### Work instructions
Please reproduce every entry below, swapping "camera" for "observer" wherever it occurs and leaving all other wording untouched.

### The records
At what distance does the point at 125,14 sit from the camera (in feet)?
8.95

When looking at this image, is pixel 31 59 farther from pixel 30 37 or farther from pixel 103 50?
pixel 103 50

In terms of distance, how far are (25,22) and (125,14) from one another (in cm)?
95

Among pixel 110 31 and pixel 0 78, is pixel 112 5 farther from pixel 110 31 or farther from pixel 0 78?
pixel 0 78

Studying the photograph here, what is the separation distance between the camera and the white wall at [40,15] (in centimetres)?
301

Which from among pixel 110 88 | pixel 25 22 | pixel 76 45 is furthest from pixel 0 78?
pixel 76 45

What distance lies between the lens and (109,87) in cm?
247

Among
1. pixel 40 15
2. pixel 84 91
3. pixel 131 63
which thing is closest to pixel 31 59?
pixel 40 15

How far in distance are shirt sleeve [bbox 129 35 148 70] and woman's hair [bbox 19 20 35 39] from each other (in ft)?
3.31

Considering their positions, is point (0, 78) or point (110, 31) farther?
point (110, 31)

### Result
At what distance does the point at 125,14 sit from the observer (in feet)?
8.95

When looking at this image, is pixel 31 59 farther from pixel 30 37 or farther from pixel 103 50?
pixel 103 50

In terms of distance, how far are (25,22) and (125,14) from one another (in cm)?
95

Among pixel 110 31 and pixel 0 78, is pixel 112 5 farther from pixel 110 31 or farther from pixel 0 78?
pixel 0 78

Studying the photograph here, what is the separation distance between the observer and the white wall at [40,15] (in centimetres)?
301

Which from among pixel 110 88 | pixel 25 22 | pixel 76 45 is furthest from pixel 0 78?
pixel 76 45

What distance lies between the lens and (109,87) in cm?
247

Among
1. pixel 40 15
2. pixel 84 91
3. pixel 131 63
which thing is closest to pixel 31 59?
pixel 40 15

How far in distance are shirt sleeve [bbox 129 35 148 70] and woman's hair [bbox 19 20 35 39] from each other (in ft)?
3.31

Considering their positions, is point (0, 78) or point (110, 31) farther?
point (110, 31)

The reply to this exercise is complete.